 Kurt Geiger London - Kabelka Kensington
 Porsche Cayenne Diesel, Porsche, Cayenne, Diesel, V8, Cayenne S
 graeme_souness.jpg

● **Work order**
Retype everything in the material above exactly.

● **Your solution**
 Kurt Geiger London - Kabelka Kensington
 Porsche Cayenne Diesel, Porsche, Cayenne, Diesel, V8, Cayenne S
 graeme_souness.jpg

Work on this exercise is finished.